I’ve found activism to be an effective and productive way to deal with climate change angst. There is great joy to be found in the struggle and to be surrounded by active young folk who want to change the world is incredibly inspirational.
–Author and teacher Brian Adams on activism vs. angst
Solarpunk is more than a literary genre, that’s for sure. It’s rapidly becoming a lifestyle.
Rapa Nui has an austere beauty of its own. Imagine a place that somehow combines the Black Hills of South Dakota, the prairies of the Midwest, extinct volcanoes on an island whose coasts are dotted with monolithic moais or ancestral statues, all of it surrounded by the bluest ocean you can imagine. It’s unlike any other place in the world.
For The Story Collector, the rural environment was always going to be a strong character in its own right.

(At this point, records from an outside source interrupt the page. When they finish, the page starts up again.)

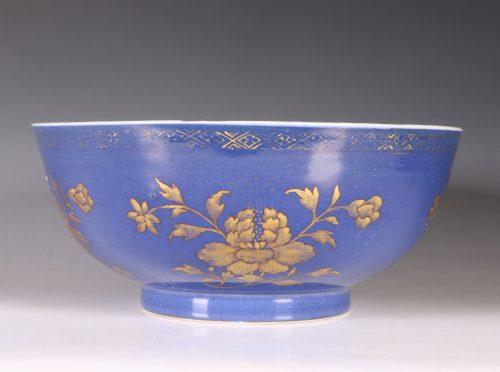 Gilt Decorated Blue Ground Bowl E18thC
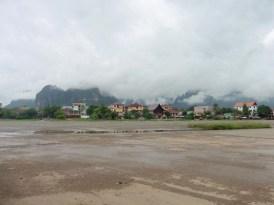 Pista de aterrizaje en Vang Vieng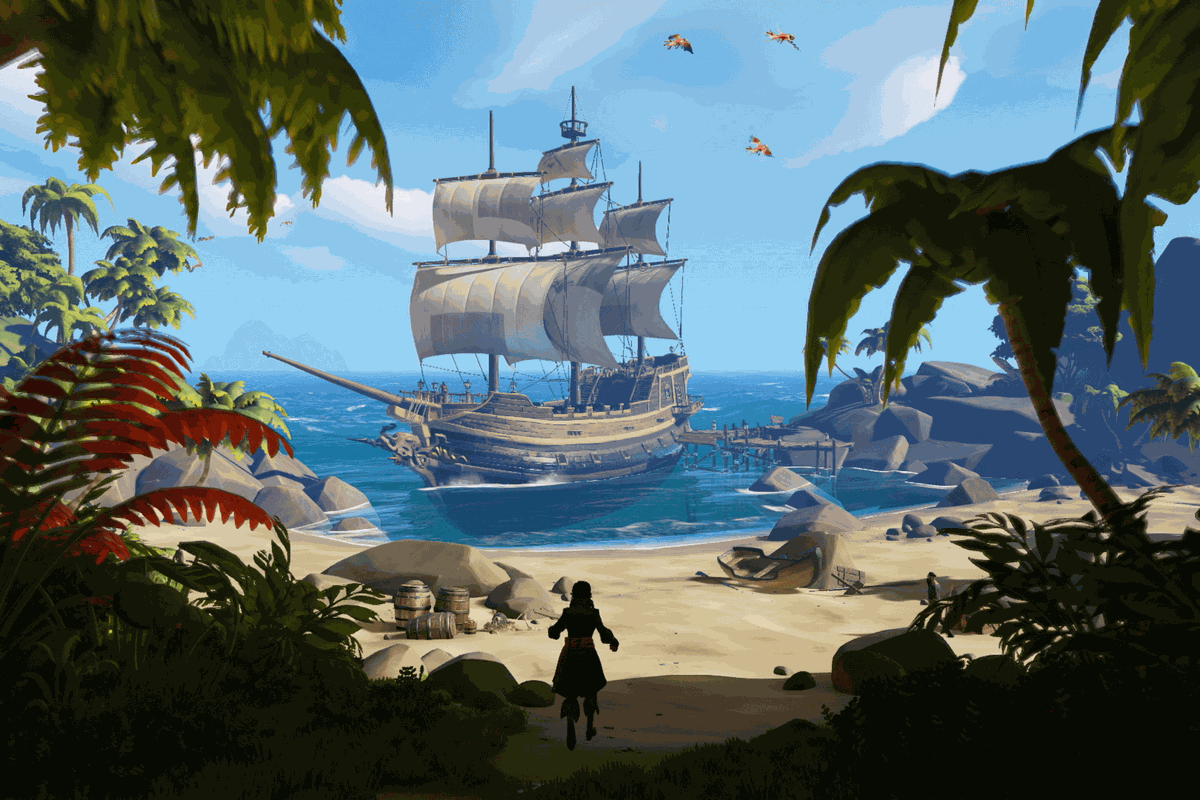 'SEA OF THIEVES': Setting Sail With the Antithesis of Modern Multiplayer Games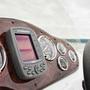 2012 - Hurricane Deck Boats - FunDeck FD 196 4 OB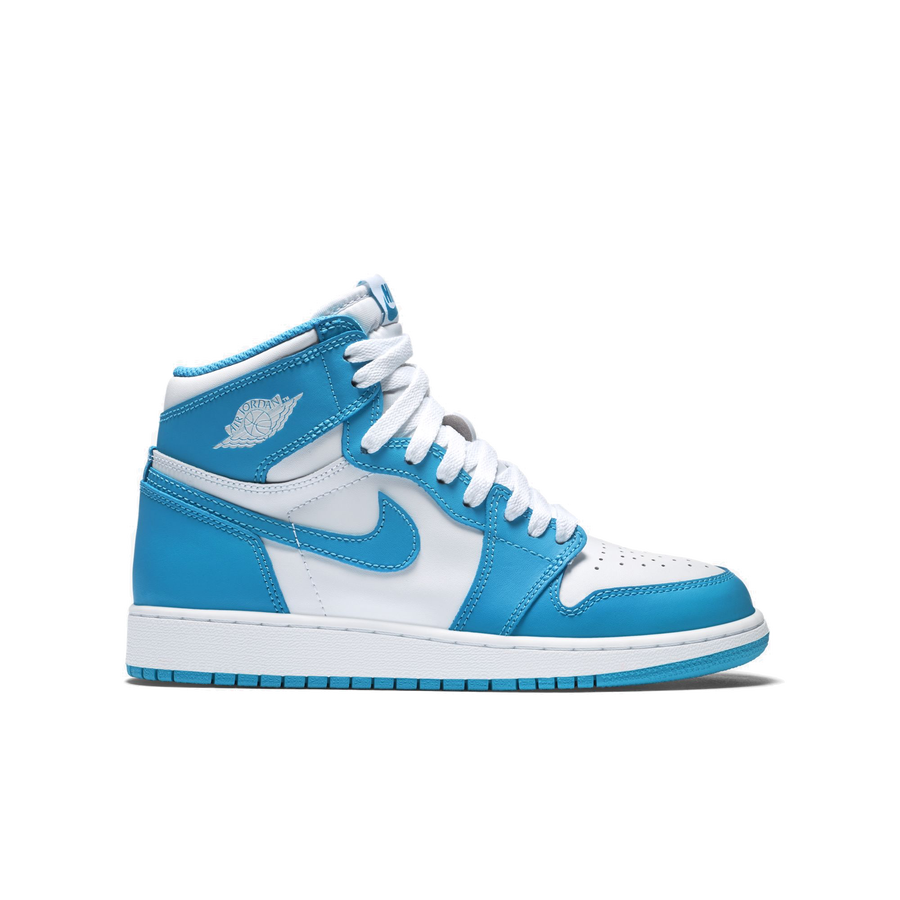 Image of Nike Air Jordan 1 'UNC' GS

Irish culture and tradition is so intricately linked with nature, that it would be impossible to write a story like this and not pay homage to the natural world.
–Evie Gaughan on writing The Story Collector
Get your bearings, lose your marbles, this might very well be the basic principle by which advocacy and literature will meld in the face of the climate crisis. I can’t think of a period in history when poets and writers are more needed than the present. This is our Thermopylae, our defining moment; we are faced by change that will only become even more violent the longer the spectatorship of the public remains ascendant.
–Redentor Constantino, publisher of Agam: Filipino Narratives on Uncertainty and Climate Change
Being a journalist, I would say that environmental reporting was truly an awakening experience, because the survey and research works were meant to monitor potential threats to one of Southeast Asia’s last remaining stronghold of virtually undisturbed rainforest.
–Emin Madi on inspirations that led to the docu-novel The Green Gold of Borneo
The challenges and difficulties of creatively engaging with the unimaginable aspects of worldwide disaster caused by human actions in the Anthropocene have driven me to write this book.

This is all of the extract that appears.